O trabalho que sempre correu nas veias de nossos fundadores logo se misturou a esta terra, espalhou-se por entre os parreirais, nutriu cada planta com um inegociável senso de respeito pelas mãos que a semearam, que a colheram, que a ajudaram a ser da uva, o vinho, e a ganhar o mundo, reconhecimentos e, mais importante, ganhar um lugar à mesa e no coração dos brasileiros.
Os recentes acontecimentos envolvendo nossa relação com a empresa Fênix nos envergonham profundamente. Envergonham e enfurecem. Aprendemos com aqueles que vieram antes que, sem trabalho, nada seriamos. O trabalho é sagrado. Trair esse princípio seria trair a nossa história e trair a nós mesmos. Entretanto, ainda que de forma involuntária, sentimos como se fora isso que fizemos.
Primeiramente, gostaríamos de apresentar nossas mais sinceras desculpas aos trabalhadores vitimados pela situação. Ninguém mais do que eles trazem, nos ombros curados pelo Sol, o peso de uma prática intolerável, ontem, hoje e sempre. A testa daqueles que fazem o Brasil acontecer, todos os dias, às custas do seu suor honesto, deveria estar sempre erguida, orgulhosa, e nunca subjugada pela ganância de uns poucos. Repudiamos isso com todas as nossas forças.
Em seguida, sentimo-nos obrigados a estender essas desculpas ao povo brasileiro como um todo, não apenas como discurso, mas como prática. Já cometemos erros, mas temos o compromisso de não repeti-los. Como empresa, garantimos que a atenção a um tema que nos é tão relevante será redobrada, práticas serão revistas, e todas as garantias para que um episódio indesculpável como esse não venha a se repetir serão tomadas. Temos um longo caminho pela frente, mas todo longo caminho começa com um primeiro passo, e ele é dado agora.
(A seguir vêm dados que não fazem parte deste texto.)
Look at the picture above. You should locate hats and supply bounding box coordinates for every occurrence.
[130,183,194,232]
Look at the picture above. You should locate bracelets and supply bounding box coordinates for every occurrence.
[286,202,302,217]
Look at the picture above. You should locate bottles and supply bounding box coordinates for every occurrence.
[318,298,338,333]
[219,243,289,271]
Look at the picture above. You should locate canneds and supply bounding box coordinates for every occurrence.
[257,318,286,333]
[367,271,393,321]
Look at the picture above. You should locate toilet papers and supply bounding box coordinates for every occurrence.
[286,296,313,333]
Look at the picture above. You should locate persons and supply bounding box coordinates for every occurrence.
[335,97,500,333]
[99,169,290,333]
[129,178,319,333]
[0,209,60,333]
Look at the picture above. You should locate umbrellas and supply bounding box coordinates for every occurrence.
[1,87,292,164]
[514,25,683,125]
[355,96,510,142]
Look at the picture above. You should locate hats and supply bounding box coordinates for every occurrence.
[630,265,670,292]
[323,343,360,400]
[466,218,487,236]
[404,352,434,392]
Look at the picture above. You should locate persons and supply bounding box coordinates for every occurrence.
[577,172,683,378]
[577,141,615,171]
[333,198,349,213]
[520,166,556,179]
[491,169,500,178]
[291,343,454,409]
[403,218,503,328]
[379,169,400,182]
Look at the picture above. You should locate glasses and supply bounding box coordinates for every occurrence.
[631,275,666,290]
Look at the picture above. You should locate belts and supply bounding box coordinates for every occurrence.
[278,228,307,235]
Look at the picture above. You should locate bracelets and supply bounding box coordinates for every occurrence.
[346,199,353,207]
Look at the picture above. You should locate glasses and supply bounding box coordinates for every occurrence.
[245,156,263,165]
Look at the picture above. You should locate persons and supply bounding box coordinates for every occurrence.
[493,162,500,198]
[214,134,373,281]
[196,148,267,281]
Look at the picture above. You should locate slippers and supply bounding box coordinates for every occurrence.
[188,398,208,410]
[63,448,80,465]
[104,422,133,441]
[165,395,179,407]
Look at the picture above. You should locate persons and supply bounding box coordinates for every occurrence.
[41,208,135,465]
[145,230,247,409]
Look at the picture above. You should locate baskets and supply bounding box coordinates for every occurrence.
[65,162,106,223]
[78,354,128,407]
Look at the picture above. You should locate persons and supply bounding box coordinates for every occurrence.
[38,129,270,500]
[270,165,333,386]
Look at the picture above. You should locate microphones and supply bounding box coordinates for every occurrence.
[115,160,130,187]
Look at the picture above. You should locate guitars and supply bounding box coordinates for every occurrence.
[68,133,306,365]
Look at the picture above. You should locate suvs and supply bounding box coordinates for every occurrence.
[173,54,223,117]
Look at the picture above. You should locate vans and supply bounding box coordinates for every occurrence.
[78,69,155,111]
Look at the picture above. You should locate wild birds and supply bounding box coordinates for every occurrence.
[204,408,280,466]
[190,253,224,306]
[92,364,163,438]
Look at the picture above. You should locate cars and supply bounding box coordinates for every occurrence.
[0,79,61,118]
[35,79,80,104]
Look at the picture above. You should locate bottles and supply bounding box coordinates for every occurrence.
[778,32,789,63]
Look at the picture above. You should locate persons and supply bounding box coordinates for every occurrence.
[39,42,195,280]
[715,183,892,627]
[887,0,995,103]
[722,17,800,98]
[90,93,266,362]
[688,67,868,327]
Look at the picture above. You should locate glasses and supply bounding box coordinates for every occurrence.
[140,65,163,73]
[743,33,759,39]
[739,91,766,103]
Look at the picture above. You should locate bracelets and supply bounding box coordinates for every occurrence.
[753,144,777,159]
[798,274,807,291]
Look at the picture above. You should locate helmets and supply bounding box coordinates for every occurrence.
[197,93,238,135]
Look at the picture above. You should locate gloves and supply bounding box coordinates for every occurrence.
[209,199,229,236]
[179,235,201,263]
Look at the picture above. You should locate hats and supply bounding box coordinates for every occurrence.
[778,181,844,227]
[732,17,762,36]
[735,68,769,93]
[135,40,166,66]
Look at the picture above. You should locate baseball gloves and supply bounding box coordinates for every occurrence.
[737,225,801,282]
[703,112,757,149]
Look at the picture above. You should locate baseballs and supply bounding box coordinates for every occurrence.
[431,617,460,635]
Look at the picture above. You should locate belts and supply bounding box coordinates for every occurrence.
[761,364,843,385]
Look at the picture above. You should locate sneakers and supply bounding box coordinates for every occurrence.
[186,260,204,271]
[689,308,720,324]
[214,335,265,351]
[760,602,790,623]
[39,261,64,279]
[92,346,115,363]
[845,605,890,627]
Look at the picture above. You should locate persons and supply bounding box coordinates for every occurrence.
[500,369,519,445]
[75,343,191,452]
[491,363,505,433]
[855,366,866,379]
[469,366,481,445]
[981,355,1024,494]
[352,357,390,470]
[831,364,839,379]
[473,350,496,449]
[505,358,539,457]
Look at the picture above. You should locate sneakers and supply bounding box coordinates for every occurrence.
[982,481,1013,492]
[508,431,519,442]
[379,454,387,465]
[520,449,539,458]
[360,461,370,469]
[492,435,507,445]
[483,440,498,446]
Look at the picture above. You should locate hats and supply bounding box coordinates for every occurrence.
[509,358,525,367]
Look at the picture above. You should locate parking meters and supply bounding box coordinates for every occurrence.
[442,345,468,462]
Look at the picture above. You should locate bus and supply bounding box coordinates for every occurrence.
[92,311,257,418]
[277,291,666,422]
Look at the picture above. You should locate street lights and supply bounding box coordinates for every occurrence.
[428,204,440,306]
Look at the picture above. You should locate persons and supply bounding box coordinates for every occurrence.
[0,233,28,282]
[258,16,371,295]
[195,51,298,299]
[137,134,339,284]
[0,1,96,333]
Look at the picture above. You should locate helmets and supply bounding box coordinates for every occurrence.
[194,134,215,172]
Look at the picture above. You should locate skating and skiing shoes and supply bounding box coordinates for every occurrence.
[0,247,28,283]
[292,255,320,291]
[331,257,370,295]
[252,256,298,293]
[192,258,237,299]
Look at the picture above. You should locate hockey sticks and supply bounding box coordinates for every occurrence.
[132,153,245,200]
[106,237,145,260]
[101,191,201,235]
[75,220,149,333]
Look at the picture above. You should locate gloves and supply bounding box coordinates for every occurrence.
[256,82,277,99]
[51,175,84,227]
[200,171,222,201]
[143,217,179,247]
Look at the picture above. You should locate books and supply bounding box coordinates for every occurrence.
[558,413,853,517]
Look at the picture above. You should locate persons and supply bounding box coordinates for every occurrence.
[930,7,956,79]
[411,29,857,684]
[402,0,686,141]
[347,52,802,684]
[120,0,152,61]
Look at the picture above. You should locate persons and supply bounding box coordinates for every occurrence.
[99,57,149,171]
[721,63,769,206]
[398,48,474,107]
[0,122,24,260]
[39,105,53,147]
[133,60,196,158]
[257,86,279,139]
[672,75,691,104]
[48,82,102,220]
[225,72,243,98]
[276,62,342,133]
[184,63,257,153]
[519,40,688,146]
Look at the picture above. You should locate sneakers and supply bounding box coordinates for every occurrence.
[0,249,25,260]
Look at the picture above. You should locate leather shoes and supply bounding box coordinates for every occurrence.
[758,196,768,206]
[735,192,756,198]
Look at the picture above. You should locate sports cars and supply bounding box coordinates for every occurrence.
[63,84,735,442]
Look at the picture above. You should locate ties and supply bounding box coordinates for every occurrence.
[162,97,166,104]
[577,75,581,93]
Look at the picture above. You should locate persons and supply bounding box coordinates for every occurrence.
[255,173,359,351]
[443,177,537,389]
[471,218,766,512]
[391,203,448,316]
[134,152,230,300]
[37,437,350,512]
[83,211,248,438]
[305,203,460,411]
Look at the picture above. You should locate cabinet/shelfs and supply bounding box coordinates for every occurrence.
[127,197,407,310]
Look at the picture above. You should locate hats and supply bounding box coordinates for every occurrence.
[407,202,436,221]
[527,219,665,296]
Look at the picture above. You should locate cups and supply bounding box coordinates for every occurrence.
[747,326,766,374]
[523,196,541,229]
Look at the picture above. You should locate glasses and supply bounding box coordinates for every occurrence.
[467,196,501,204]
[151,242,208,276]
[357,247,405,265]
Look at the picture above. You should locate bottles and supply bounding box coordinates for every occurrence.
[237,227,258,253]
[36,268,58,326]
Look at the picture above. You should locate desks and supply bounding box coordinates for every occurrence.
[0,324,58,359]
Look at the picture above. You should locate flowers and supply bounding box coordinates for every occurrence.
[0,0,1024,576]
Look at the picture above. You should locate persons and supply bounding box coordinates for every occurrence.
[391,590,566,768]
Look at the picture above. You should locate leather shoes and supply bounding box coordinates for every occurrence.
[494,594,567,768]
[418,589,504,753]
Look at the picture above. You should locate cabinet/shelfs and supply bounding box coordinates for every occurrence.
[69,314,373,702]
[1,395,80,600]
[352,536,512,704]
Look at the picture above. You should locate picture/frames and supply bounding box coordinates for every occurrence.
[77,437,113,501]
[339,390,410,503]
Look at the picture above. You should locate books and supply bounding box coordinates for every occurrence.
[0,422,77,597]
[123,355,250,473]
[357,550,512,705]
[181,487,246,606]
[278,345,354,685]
Desde já estamos trabalhando em um programa robusto que deve implementar mudanças substanciais nas dinâmicas da Vinícola Aurora. Essas mudanças devem qualificar não apenas a nossa relação com todos os parceiros, na busca de obtermos controle sobre os processos como um todo, mas também nas práticas e politicas internas da empresa e quanto ao nosso papel enquanto agente econômico, social e cultural de destaque em nossa região e a responsabilidade que advém disso.
Acreditamos nos valores que queremos reafirmar para nos tornarmos dignos da confiança do Brasil mais uma vez e espalhar o seu nome aos quatro cantos do mundo, em cores vivas e pujantes e não em notas cinzas como a que atravessamos neste momento.
Esperamos sair do outro lado como uma empresa melhor. Estamos aqui, com a mente e o coração abertos, a começar tudo de novo, se for preciso, como fizeram nossos antepassados ao aqui desembarcarem. Apenas, ao contrario deles, que eram pura incerteza sobre uma terra estranha, fazemos isso com a convicção de ser este um pais maravilhoso que merece o melhor de nós.
Trabalho não nos assusta. Deveria ser sempre uma fonte de alegria e realização. E a Vinícola Aurora não medirá esforços para colaborar com a construção de um mundo em que o respeito, o orgulho e a realização façam parte da vida de cada trabalhador.
Sinceramente,
Cooperativa Vinícola Aurora"
O que diz a Salton
"Em meio às notícias divulgadas, recentemente, sobre casos de trabalho análogo à escravidão na região de Bento Gonçalves (RS), nós, líderes da Vinícola Salton, nos expressamos, publicamente, para esclarecer os fatos que envolvem o nome da nossa empresa. Em primeiro lugar, a Salton repudia, veementemente, qualquer ato de violação dos direitos humanos e expressa, também, seu repúdio a todas e quaisquer declarações que não promovem a pacificação social.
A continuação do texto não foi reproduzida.